On April 7, 2008, The Nation published a review of Johnston's book by Daniel Brook. He provides a succinct summary of the book:
Johnston's contention is an audacious one: the level of inequality and corruption in contemporary America puts us in league not with our putative economic peers, Canada, Europe and Japan, but with Brazil, Mexico and Russia, countries "in which adults have the right to vote, but real political power is wielded by a relatively narrow, and rich, segment of the population." And, as in these unequal "democracies," American elites routinely raid the public purse rather than rely on the free market to succeed. Since the "Reagan revolution," and under the guise of privatization, deregulation and "market-based solutions," wealthy interests have set up a system that Johnston dubs "corporate socialism," in which they succeed through monopoly, public subsidy and even outright theft rather than through competition.

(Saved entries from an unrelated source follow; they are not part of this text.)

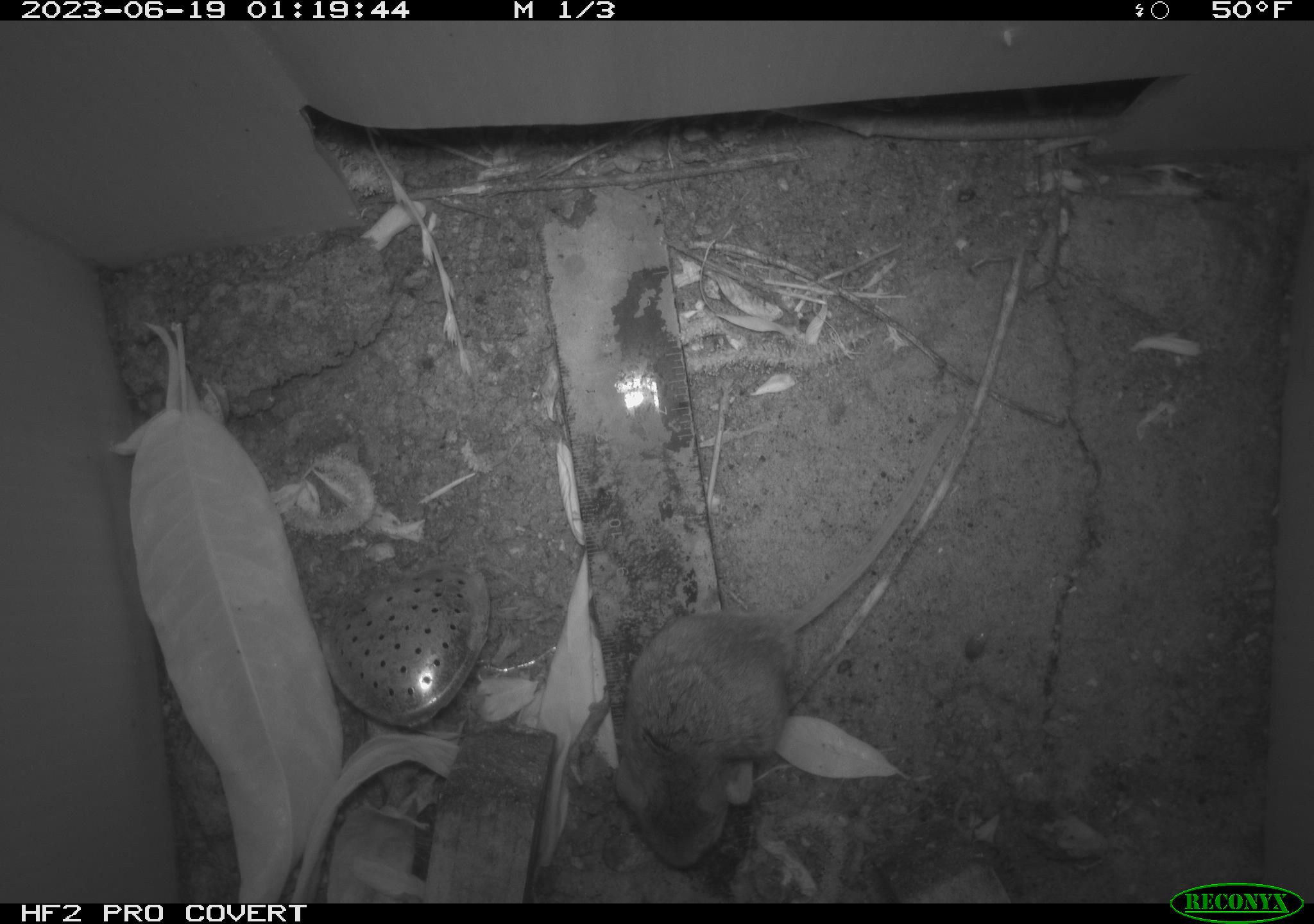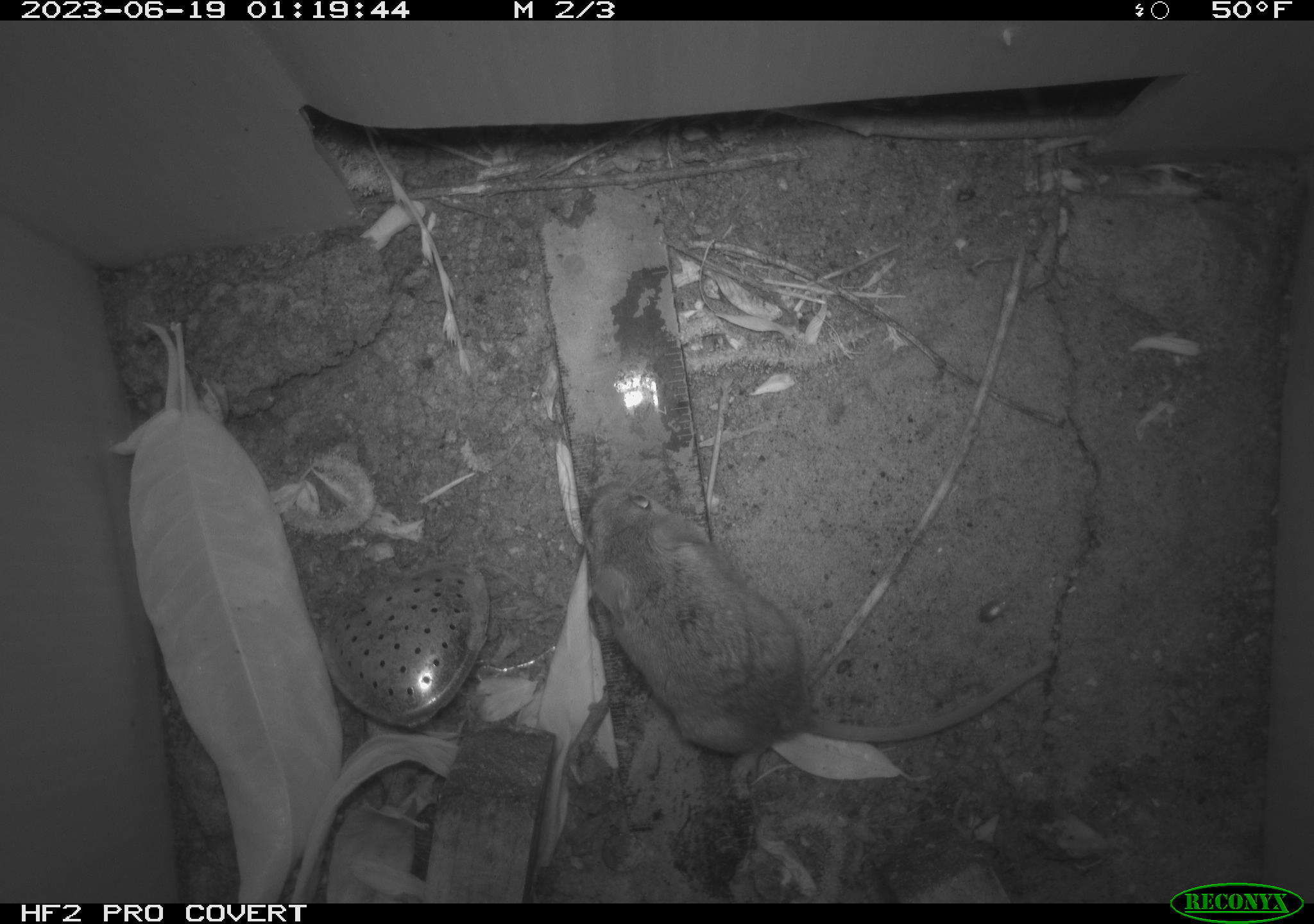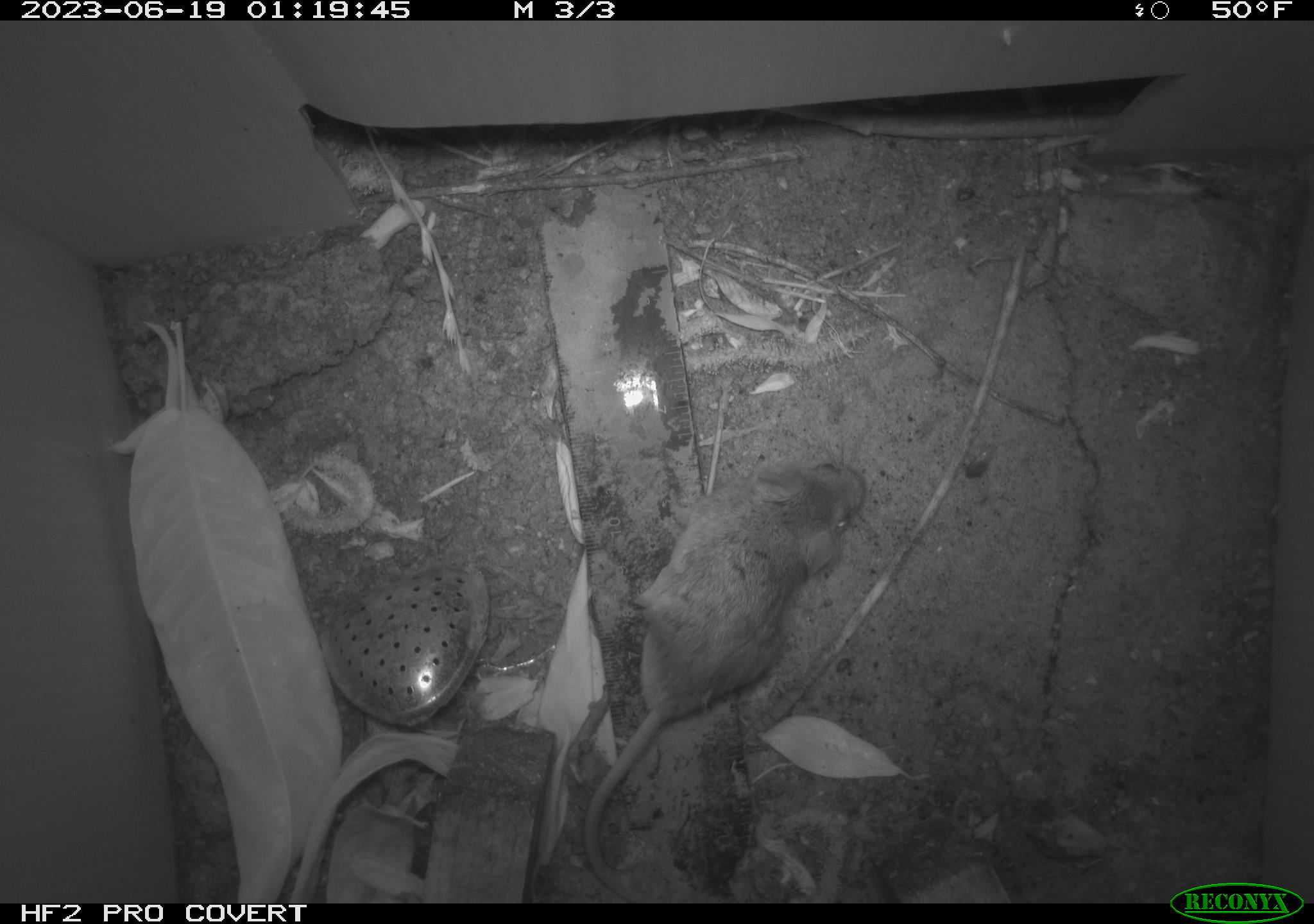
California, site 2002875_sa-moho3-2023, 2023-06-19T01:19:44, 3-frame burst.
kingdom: Animalia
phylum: Chordata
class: Mammalia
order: Rodentia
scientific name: Rodentia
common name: mouse species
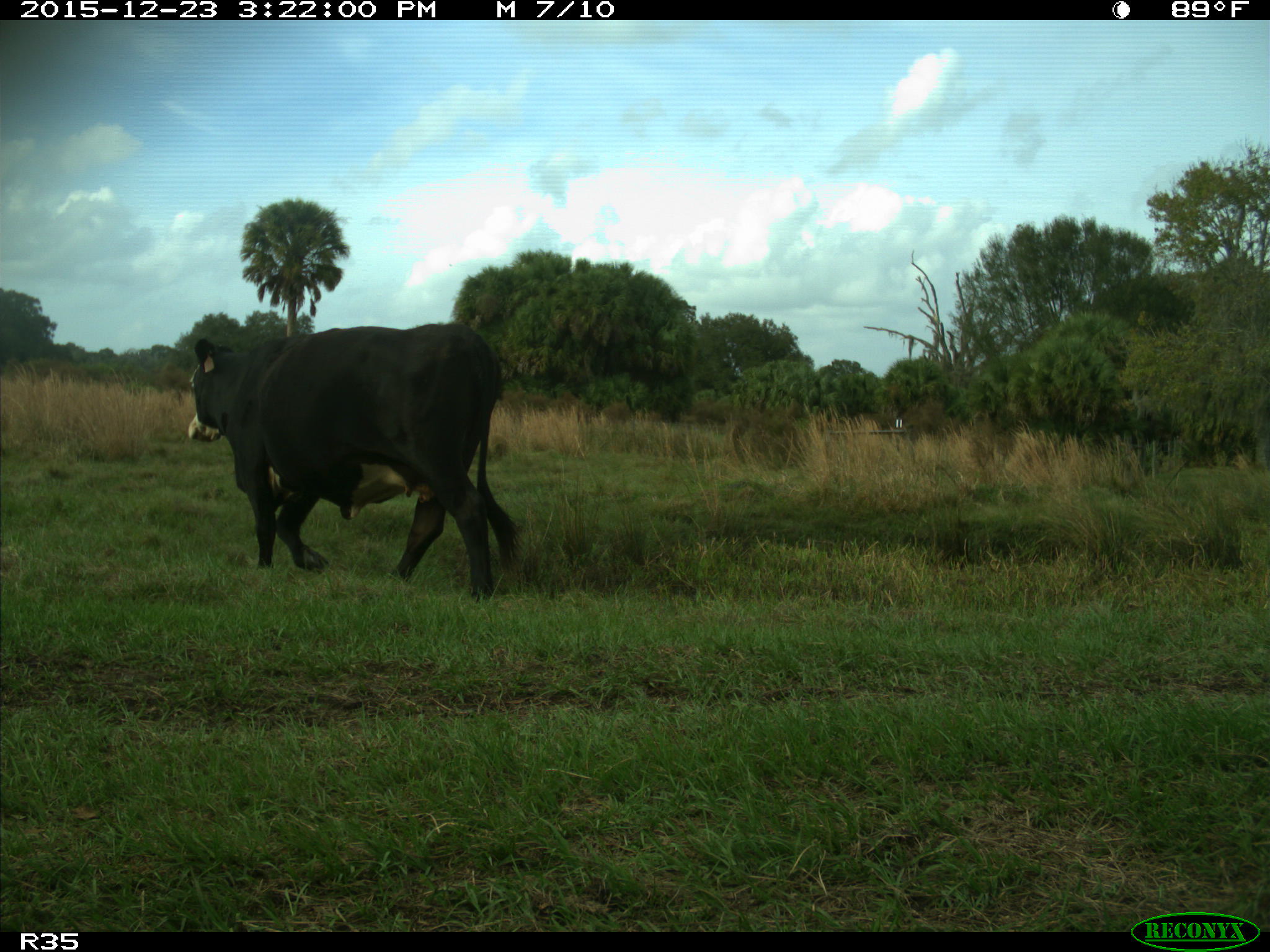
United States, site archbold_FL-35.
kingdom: Animalia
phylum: Chordata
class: Mammalia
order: Artiodactyla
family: Bovidae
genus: Bos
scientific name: Bos taurus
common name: domestic cow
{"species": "Bos taurus (domestic cow)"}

And this rigged system, Johnston argues, is what's driving the new inequality off the charts. "Subsidy economics," he writes, "is at the core of the economic malaise felt for so long by a majority of Americans."
Compared to what's being debated this week -- $700 billion in corporate welfare -- Johnston's anecdotes are small potatoes. However, his overall economic data is eye-opening:
...[Johnston's] analysis of tax data, which he recapitulates in Free Lunch, shows that it is not merely the poor and middle class who are being left behind. Even those Americans in the ninety-fifth and ninety-ninth percentiles on the income scale haven't received outsized economic benefits over the past twenty-five years. The only people leaping ahead in winner-take-all America are in the top 1 percent--and more specifically the top .1 and .01 percents.
Incidentally, this data might explain a recent Pew Research result reported in the December 2007 Atlantic Monthly-- "19 percent of the wealthiest third of Americans see themselves as have-nots, suggesting that financial security is sometimes in the eye of the beholder."

Johnston's book looks like it is well worth a look.

As for the $700 billion bailout package -- I'm pretty skeptical of such a plan emerging from the Bush Treasury Department. Think about the administration's post-crisis record -- 9/11, Iraq, Katrina -- and then layer that with Bush economics, secrecy and outright deception. These guys typically provide cover for "looters with limos".